> **Exercise directions**
Could you format every line of the listing below as a JSON list of strings, one string per line, leaving out blank lines and the pictures?

> **Data for this task**
>> BEGIN
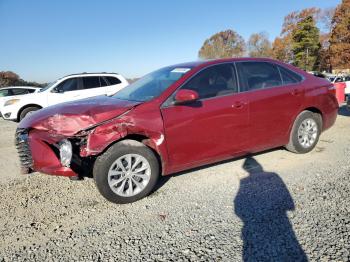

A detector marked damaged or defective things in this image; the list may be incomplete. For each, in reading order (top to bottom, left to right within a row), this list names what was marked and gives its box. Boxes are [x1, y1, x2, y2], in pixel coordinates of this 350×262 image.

detached front bumper [15, 128, 78, 177]
crumpled hood [19, 95, 141, 135]
damaged red car [15, 58, 338, 204]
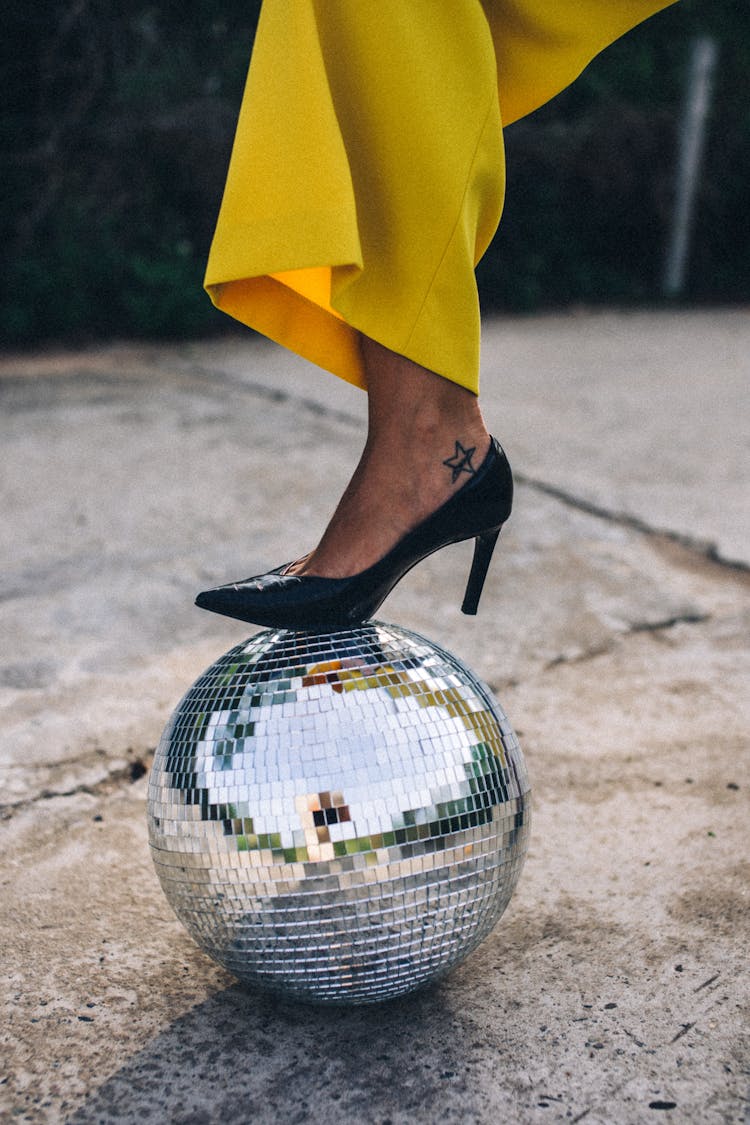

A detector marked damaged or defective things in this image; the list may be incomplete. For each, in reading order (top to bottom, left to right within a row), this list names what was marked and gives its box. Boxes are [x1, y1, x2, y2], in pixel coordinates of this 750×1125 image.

cracked concrete floor [0, 310, 748, 1125]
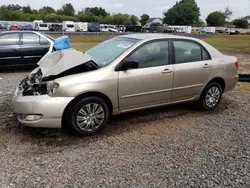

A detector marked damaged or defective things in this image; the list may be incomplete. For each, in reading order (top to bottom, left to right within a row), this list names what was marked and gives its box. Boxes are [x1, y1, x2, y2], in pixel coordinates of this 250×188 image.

crumpled hood [38, 49, 94, 78]
damaged toyota corolla [12, 33, 238, 136]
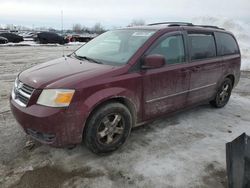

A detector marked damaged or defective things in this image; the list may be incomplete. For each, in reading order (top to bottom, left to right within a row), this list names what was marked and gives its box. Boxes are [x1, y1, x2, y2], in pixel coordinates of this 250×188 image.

damaged vehicle [9, 22, 240, 154]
>> END
> **Answer to this task**
[
  "A detector marked damaged or defective things in this image; the list may be incomplete. For each, in reading order (top to bottom, left to right within a row), this list names what was marked and gives its box. Boxes are [x1, y1, x2, y2], in pixel coordinates of this 350×262 image.",
  "detached front bumper [15, 128, 78, 177]",
  "crumpled hood [19, 95, 141, 135]",
  "damaged red car [15, 58, 338, 204]",
  "A detector marked damaged or defective things in this image; the list may be incomplete. For each, in reading order (top to bottom, left to right within a row), this list names what was marked and gives its box. Boxes are [x1, y1, x2, y2], in pixel coordinates of this 750×1125 image.",
  "cracked concrete floor [0, 310, 748, 1125]",
  "A detector marked damaged or defective things in this image; the list may be incomplete. For each, in reading order (top to bottom, left to right within a row), this list names what was marked and gives its box. Boxes are [x1, y1, x2, y2], in pixel coordinates of this 250×188 image.",
  "crumpled hood [38, 49, 94, 78]",
  "damaged toyota corolla [12, 33, 238, 136]",
  "A detector marked damaged or defective things in this image; the list may be incomplete. For each, in reading order (top to bottom, left to right within a row), this list names what was marked and gives its box. Boxes are [x1, y1, x2, y2], in pixel coordinates of this 250×188 image.",
  "damaged vehicle [9, 22, 240, 154]"
]